THIS part *has* to be in the kernel source, so that we can change it
WITH the kernel as we change it. If this means that there's some
userland .so code in the kernel source, so be it. If it means we provide
some template files that your userland fills in the blanks for, even
better. (paint-by-number kernel modules!)
But to have any chance at all of systemtap being sustainable, this part
of the stack has to be together with where the changes happen.
>
> It is desirable to minimize this mass for obvious reasons. When a new
> upstream kernel comes out with a tasty new feature -- or a less tasty
> API rewrite -- we need to extend systemtap to support that too.
At that point you are already 3 months too late for me, and probably
for most of my fellow kernel hackers. THIS is exactly what makes
systemtap not usable for kernel hackers, and this is exactly why you
see very little contributions from kernel hackers.

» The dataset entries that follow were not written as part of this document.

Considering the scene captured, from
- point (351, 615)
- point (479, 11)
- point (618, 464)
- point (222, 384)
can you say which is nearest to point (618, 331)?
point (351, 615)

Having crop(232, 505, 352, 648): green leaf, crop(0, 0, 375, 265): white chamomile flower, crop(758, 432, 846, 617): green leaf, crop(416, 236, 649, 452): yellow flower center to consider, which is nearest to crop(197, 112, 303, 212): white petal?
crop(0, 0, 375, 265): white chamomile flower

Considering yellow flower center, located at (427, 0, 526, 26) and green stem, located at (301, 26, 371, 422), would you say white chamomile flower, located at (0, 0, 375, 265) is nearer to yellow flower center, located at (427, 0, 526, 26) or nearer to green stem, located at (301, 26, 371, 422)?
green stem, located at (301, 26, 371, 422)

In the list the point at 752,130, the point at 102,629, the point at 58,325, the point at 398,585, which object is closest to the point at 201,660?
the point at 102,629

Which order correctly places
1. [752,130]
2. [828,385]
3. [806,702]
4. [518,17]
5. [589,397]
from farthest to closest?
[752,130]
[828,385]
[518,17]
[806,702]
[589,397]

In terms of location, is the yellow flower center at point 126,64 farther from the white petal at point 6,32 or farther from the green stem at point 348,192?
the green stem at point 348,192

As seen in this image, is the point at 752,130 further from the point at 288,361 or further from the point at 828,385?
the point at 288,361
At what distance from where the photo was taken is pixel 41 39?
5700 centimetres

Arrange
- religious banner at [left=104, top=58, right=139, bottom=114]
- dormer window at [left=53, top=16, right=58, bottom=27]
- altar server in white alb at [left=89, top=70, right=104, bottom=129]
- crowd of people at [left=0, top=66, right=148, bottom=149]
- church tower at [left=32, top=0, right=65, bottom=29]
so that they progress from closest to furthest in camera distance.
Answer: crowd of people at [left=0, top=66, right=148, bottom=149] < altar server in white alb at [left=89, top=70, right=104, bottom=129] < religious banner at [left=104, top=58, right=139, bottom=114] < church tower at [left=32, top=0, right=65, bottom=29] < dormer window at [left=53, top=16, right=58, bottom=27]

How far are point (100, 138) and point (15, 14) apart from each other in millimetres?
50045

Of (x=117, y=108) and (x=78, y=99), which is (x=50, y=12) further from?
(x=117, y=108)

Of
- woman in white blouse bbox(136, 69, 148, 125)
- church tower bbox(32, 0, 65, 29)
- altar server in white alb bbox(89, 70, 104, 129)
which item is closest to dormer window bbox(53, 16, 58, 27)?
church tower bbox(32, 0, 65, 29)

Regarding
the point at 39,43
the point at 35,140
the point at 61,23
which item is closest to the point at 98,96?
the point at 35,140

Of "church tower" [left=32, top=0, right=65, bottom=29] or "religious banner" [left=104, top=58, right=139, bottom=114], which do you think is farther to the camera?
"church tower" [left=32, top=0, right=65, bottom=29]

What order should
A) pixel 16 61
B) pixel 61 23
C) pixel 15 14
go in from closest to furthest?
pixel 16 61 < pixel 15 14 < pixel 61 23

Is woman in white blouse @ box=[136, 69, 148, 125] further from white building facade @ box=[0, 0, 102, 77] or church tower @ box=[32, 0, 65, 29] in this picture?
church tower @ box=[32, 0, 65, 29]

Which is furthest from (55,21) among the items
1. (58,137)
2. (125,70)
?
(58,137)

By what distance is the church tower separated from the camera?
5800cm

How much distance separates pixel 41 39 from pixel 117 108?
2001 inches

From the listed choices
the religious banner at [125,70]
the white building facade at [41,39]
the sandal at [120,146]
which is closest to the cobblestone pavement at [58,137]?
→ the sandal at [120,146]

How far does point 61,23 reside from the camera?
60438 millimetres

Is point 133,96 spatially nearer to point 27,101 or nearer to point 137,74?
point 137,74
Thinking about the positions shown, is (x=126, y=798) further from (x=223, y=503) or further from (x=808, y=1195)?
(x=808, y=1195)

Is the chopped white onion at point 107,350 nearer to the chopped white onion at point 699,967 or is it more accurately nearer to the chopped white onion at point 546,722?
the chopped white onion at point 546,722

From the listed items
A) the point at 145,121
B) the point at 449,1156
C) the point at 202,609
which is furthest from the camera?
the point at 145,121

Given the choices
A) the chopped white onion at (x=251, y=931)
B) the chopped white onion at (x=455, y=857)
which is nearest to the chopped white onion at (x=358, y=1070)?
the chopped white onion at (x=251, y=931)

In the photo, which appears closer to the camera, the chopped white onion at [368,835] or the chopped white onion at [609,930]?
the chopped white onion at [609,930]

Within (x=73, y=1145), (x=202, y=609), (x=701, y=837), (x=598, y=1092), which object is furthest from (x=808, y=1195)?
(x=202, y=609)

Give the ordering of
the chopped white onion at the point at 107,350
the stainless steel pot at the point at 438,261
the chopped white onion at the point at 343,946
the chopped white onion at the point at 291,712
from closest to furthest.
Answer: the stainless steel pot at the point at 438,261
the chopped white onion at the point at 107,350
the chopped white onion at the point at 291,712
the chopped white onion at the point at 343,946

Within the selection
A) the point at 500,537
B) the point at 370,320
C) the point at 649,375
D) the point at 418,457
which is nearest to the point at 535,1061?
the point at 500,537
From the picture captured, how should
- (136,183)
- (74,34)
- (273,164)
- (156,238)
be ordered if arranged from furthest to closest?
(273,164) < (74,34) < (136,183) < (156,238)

(and when it's seen it gets a rather luke warm reception, but that's a
different story).
It also means that unless I want to package and build systemtap myself,
I have to wait for my OS vendor to think about moving to the kernel I'm
on before I can use systemtap. For me as kernel developer.. that's the
second show stopper already.
> To draw an analogy, systemtap is somewhat like low-level userspace
> code like glibc or syslogd or udevd. I hope no one would seriously
> propose casually committing code to those packages that would make
> them unusable on prior kernel versions. Accepting such a patch would
> require their maintainers to fork outright every time a kernel change
> occurs.
we've discussed pulling udev into the kernel source several times, and
the jury is still out on it.
But systemtap is NOT like udev or glibc or ..
it's a kernel component.. at least the part that generates the kernel
code is. it needs to breathe and move together with the kernel.
>
> I hope this fills in some of the gaps in the background.
it explains where you're coming from, which is good. However I for one
really disagree with the assumption, and i just tried to point out that
the consequences of this are rather dreadful.